Esther Pollard, the wife of convicted American Jewish spy Jonathan Pollard, met this week with Prime Minister Benjamin Netanyahu to discuss her husband’s plight.
Netanyahu promised her during the meeting that the Israeli government would continue to seek her husband’s release, according to a statement issued by the Prime Minister’s Office.
Pollard said she was “heartened” by the meeting, but added that she is continuing her hunger strike, which was in its 18th day Wednesday, to demand her husband’s release.
In late July, President Clinton refused to grant executive clemency to Jonathan Pollard. Clinton’s decision formalized a White House policy announced in March.
The former U.S. Navy civilian intelligence analyst was arrested in 1985 outside the Israeli Embassy in Washington.

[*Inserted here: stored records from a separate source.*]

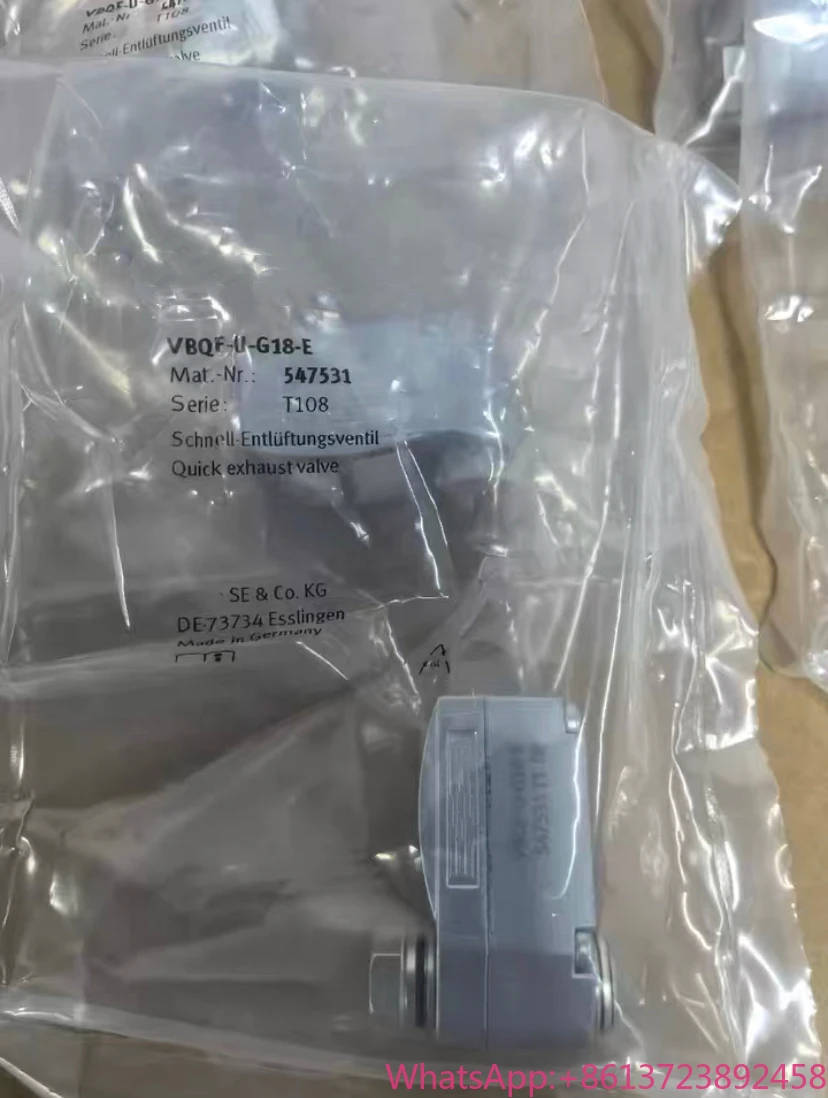 

Brand New 547531 VBQF-U-G18-E spot inventory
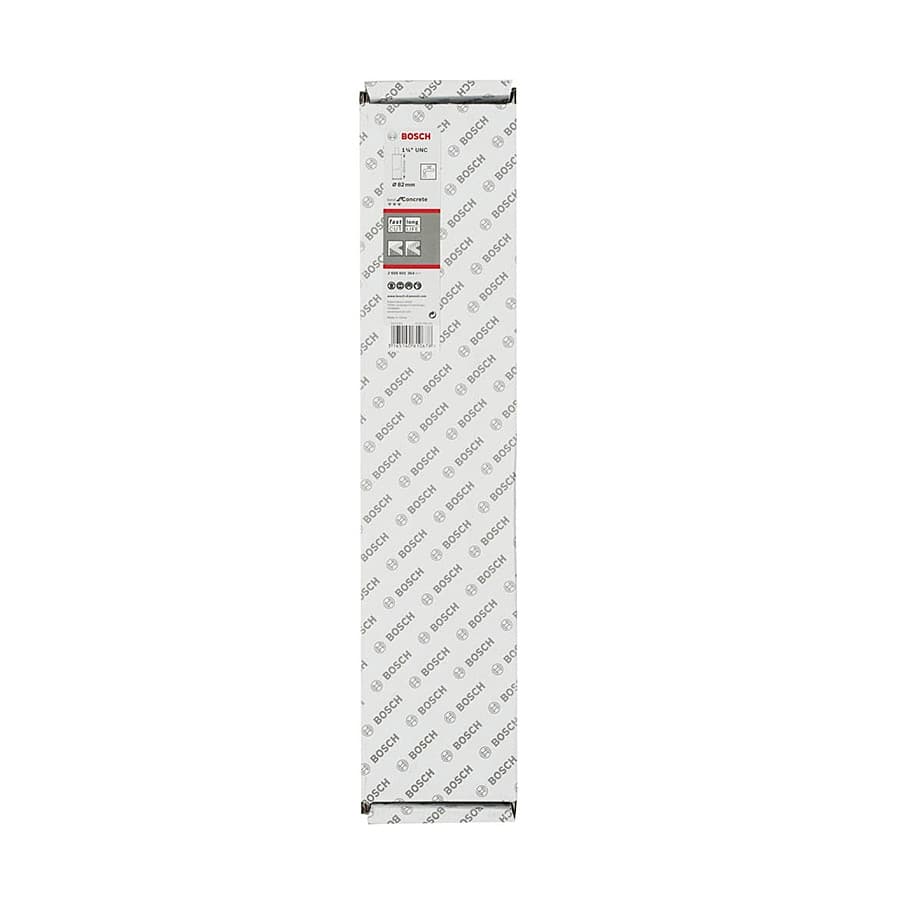 Bosch 82 x 450 mm Diamond Annular Bit G 1-1/4 Inch, 2 608 601 364
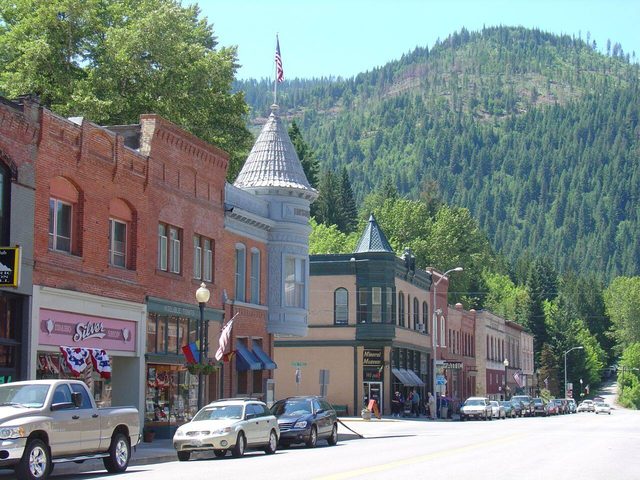 The Historic Manheim Building a Lovely Loft 1890 — Wallace, ID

He pleaded guilty in 1986 to stealing secrets for the Israeli government and, in 1987, was sentenced to life imprisonment.
Clinton has now formally denied Pollard clemency two times, the first coming in March 1994.
President Bush had refused to commute Pollard’s sentence before leaving office.
Netanyahu, as well as predecessors Shimon Peres and Yitzhak Rabin, had raised Pollard’s fate during meetings with Clinton.
Earlier this year, the Peres government granted Pollard Israeli citizenship, a move that the convicted spy had hoped would bolster his chances for release.